Jobs:
• 1. Pull out every line in the rows below that contains the string "fountain", and match case exactly.
• 2. Write the next part of the passage about pitcher Kirby Yates, picking up right after its final sentence.

He'd wake up before sunrise, throw his Scovel board in the back of Tyler's black Dodge pickup, and together the two brothers would ride out to Polihale. Or Housings. Or Majors Bay or Kini Kini. Wherever the conditions were best. Spencer, the most avid surfer among them, would usually join them. Even Gary would tag along. Sometimes he'd get out there and body surf. Other times he'd be content to just hang on the beach and watch his boys. On a good day, they'd spend four or five hours, riding waves that were double or even triple overhead. Afterward, on the way back home, they'd stop at the Salt Pond Country Store on Kaumualii Highway and chow down on Spam musubi. As winter breaks go, you could do a whole lot worse.
"It was awesome," says Tyler, who retired from baseball in 2009 and is now a Kauai County police officer. "But [Kirby] realized where his career was going and he knew he was a lot better than that. We all did. Especially by the numbers he put up the minors leagues. So he rededicated himself. He didn't want to suck."
Following the 2016 campaign, instead of going back home like he'd done every year since turning pro, Yates -- who'd posted a 5.23 ERA with the Yankees that season -- decided to hone his craft in Arizona. He worked out there. He played catch there. Instead of pacing off 60 feet at Kalawai Park and pitching to his pops, he threw at a high-tech facility called Pro Advantage. Eventually, he bought a home in Chandler: Like his father before him, what started off as a temporary visit to an unfamiliar land turned into a permanent stay because, well, it just felt like the right place at the right time.
At first, the pitcher didn't tell his family. In fact, it wasn't until that first winter, when Tyler Yates called his little bro to find out when he was coming home, that he found out about Kirby's relocation plans.
"Hey, dude," said Tyler through the phone. "You coming home?"
"Nope," said Kirby.
Tyler didn't have to ask why. He'd lived the big league life. He knew exactly what Kirby needed to do.
"Go get it, dude," he told his baby brother. "The beach and surfing will always be here. You only have a short window to play ball, so go ahead and do it."
Kirby did just that.
"I had to get more serious and focused, and understand that if I'm gonna be a big leaguer, this is something I gotta do," says the 5-foot-10 righty, whose left shoulder features a tattoo of the Hawaiian islands, along with the word "Kali," which is his dad's name in Hawaiian (and the middle name of all three Yates brothers). "I was doing it on my own [in Kauai]. There are days you show up in the weight room and you're not feeling it, and you cut your workout short because you got no motivation or nobody there to push you."
In Arizona, Yates had a small army of fellow pitchers to push him, many of whom were former teammates from his days with the Rays. Guys such asDrew Smyly, Matt Mooreand Merrill Kelly. He had Cobb, who became his splitter whisperer. He had a real training facility and, for the first time in his career, a real personal trainer. His hips became more flexible. His core grew stronger. Although the professional development wasn't without personal cost, Yates wouldn't do anything differently.

Entries provided:
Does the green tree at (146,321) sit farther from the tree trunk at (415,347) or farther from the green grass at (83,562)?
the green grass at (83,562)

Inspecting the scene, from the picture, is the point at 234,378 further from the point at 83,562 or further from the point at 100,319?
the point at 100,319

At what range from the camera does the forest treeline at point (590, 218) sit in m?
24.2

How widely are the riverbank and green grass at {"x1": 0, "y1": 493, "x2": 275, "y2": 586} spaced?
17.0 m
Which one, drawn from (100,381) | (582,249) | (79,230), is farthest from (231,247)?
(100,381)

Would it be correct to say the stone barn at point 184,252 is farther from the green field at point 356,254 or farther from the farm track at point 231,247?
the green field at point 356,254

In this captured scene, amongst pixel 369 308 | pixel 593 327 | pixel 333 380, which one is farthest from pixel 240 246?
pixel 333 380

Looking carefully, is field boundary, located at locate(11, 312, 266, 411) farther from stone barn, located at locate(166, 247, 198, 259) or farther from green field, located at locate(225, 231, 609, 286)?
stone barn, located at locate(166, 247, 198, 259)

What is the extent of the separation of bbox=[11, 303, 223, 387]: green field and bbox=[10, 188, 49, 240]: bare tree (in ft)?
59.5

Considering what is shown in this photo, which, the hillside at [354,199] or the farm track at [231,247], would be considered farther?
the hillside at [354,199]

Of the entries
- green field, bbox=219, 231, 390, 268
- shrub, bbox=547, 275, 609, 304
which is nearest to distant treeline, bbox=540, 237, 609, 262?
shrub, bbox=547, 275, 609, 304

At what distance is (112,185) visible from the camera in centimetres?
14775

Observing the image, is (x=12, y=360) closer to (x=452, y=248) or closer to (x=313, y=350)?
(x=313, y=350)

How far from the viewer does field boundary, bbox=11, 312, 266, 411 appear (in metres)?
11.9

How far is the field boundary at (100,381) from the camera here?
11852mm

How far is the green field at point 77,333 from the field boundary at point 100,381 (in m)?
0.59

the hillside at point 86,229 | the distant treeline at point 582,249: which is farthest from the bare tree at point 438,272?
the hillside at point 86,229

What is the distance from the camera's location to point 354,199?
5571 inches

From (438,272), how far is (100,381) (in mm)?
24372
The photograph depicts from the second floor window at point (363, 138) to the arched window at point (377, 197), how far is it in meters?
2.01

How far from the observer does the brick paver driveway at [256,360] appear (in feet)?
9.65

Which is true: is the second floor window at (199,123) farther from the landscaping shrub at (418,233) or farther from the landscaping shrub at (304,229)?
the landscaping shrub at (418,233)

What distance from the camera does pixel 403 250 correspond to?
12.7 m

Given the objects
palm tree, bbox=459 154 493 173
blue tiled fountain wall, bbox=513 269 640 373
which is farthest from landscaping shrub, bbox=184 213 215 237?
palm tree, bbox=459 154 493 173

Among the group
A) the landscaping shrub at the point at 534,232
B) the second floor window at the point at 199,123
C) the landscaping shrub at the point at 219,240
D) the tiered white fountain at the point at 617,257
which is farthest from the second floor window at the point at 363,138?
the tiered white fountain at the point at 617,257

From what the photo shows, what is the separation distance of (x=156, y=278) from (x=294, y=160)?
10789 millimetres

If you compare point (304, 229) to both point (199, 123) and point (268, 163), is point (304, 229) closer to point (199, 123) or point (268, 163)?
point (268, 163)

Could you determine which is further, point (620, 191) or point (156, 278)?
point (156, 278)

Results:
• 1.
blue tiled fountain wall, bbox=513 269 640 373
D) the tiered white fountain at the point at 617,257
the tiered white fountain at the point at 617,257

• 2.
"It was hard to do," he says of making the decision to give up his winters in Kauai. "But it's changed my career."
IT'S NOT LIKE Kirby Yates doesn't ever get the chance to see his family anymore.
Earlier this month, they flew to Cleveland for the All-Star festivities. Before that, in June, they visited during a homestand in San Diego. Even though Petco Park is nearly 3,000 miles from the Aloha State, it's practically around the corner compared to, say, Tampa or the Bronx. Of course, the way Yates has been dominating -- his 1.05 ERA through July 22 was best among MLB relievers -- he could find himself on the move again in the very near future.
With one week left until the trade deadline and a league littered with patchwork bullpens, the kid from Kauai is at the tippy top of many a general manager's wish list. That is, if the Padres decide to part with him.
"He's as good a reliever as there is in the game today," says one NL evaluator. "But relievers are fickle. If it were me, I would trade him. I think they trade him."
Regardless of what goes down between now and the end of the month, be it rumors or the real deal, Yates doesn't sound like someone who's about to let himself get distracted.
"This is the position I always strived to be in," he says. "It's not like I was pitching terribly and saying, 'Yeah, I want to be a middle reliever for the rest of my life.' Everybody in the bullpen wants to be a closer. Maybe everybody else didn't think I was capable of doing it, but I did. I don't want to take my foot off the pedal."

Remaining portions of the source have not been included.